REQUIRED ACTIONS:
1. Answer these questions using the email about checking for COW overflows:
(a) To what size did Eryu Guan change the filesystem for a test run?
(b) According to the patch description, what is the only user-visible effect of overflowing i_delayed_blks?
(c) How many files does the patch change?
2. Extract the passage of the email about checking for COW overflows from "Oh. Right. I" to "of the test?", unchanged.
------ TEXT PROVIDED ------
From: "Darrick J. Wong" <darrick.wong@oracle.com>
To: Eryu Guan <guaneryu@gmail.com>
Cc: linux-xfs@vger.kernel.org, fstests@vger.kernel.org
Subject: Re: [PATCH ] xfs: check for COW overflows in i_delayed_blks
Date: Tue, 28 May 2019 10:01:32 -0700 [thread overview]
Message-ID: <20190528170132.GA5231@magnolia> (raw)
In-Reply-To: <20190526142735.GP15846@desktop>
On Sun, May 26, 2019 at 10:27:35PM +0800, Eryu Guan wrote:
> On Mon, May 20, 2019 at 03:31:52PM -0700, Darrick J. Wong wrote:
> > From: Darrick J. Wong <darrick.wong@oracle.com>
> >
> > With the new copy on write functionality it's possible to reserve so
> > much COW space for a file that we end up overflowing i_delayed_blks.
> > The only user-visible effect of this is to cause totally wrong i_blocks
> > output in stat, so check for that.
> >
> > Signed-off-by: Darrick J. Wong <darrick.wong@oracle.com>
>
> I hit xfs_db killed by OOM killer (2 vcpu, 8G memory kvm guest) when
> trying this test and the test takes too long time (I changed the fs size
> from 300T to 300G and tried a test run), perhaps that's why you don't
> put it in auto group?
Oh. Right. I forget that I patched out xfs_db from
check_xfs_filesystem on my dev tree years ago.
Um... do we want to remove xfs_db from the check function? Or just open
code a call to xfs_repair $SCRATCH_MNT/a.img at the end of the test?
As for the 300T size, the reason I picked that is to force the
filesystem to have large enough AGs to support the maximum cowextsize
hint. I'll see if it still works with a 4TB filesystem.
> > ---
> > tests/xfs/907 | 180 +++++++++++++++++++++++++++++++++++++++++++++++++++++
> > tests/xfs/907.out | 8 ++
> > tests/xfs/group | 1
> > 3 files changed, 189 insertions(+)
------ GIVEN INFORMATION ------
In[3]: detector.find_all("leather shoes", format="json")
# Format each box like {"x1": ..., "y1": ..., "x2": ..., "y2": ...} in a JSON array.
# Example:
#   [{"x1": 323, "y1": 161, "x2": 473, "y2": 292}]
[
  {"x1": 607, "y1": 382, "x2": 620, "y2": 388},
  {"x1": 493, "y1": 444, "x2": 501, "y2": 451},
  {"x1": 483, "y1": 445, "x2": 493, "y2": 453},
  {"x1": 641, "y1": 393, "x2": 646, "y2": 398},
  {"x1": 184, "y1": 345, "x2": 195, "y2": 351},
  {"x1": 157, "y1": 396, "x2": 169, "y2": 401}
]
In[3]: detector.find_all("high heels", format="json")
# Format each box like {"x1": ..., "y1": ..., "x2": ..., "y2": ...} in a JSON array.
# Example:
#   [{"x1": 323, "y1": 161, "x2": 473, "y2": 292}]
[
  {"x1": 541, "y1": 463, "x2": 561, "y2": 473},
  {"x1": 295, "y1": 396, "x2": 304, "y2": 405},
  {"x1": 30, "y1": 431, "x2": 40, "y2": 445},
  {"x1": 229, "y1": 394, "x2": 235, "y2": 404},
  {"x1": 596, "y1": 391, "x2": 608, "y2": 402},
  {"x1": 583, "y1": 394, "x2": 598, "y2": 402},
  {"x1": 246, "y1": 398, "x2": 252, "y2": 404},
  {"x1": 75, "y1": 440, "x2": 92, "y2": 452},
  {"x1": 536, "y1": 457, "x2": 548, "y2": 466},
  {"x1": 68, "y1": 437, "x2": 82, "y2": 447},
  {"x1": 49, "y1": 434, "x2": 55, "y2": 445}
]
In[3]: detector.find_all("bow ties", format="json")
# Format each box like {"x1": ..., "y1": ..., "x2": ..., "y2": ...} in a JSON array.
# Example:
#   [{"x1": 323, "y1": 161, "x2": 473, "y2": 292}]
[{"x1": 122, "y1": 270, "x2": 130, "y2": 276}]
------
------ GIVEN INFORMATION ------
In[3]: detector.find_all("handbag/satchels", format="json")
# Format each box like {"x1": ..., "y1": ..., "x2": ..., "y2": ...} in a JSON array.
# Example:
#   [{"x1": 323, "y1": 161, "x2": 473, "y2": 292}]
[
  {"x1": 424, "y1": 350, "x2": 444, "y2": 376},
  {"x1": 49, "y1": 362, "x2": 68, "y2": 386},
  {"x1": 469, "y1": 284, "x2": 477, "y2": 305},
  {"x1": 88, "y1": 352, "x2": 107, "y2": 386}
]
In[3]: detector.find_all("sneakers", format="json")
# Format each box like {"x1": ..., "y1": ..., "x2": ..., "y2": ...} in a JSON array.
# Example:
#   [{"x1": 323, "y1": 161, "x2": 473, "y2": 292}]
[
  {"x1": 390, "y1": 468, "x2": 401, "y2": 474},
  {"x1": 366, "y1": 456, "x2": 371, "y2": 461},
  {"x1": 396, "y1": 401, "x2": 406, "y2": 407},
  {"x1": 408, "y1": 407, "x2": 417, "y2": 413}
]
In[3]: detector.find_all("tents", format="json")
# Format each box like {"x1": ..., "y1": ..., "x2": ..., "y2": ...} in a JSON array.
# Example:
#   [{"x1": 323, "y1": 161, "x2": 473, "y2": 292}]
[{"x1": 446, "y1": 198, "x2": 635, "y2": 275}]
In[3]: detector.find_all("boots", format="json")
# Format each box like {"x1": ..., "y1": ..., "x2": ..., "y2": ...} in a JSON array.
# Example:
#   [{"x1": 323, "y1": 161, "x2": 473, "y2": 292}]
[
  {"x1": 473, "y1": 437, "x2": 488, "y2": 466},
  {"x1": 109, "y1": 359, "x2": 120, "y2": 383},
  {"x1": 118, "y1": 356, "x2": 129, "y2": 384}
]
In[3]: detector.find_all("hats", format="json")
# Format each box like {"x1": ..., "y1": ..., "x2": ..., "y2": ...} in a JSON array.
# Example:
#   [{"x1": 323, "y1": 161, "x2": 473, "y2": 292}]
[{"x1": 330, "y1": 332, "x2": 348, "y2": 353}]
------
EXERCISE SOLUTIONS:
1.
(a) 300G
(b) Totally wrong i_blocks output in stat
(c) 3

2.
Oh. Right. I forget that I patched out xfs_db from
check_xfs_filesystem on my dev tree years ago.
Um... do we want to remove xfs_db from the check function? Or just open
code a call to xfs_repair $SCRATCH_MNT/a.img at the end of the test?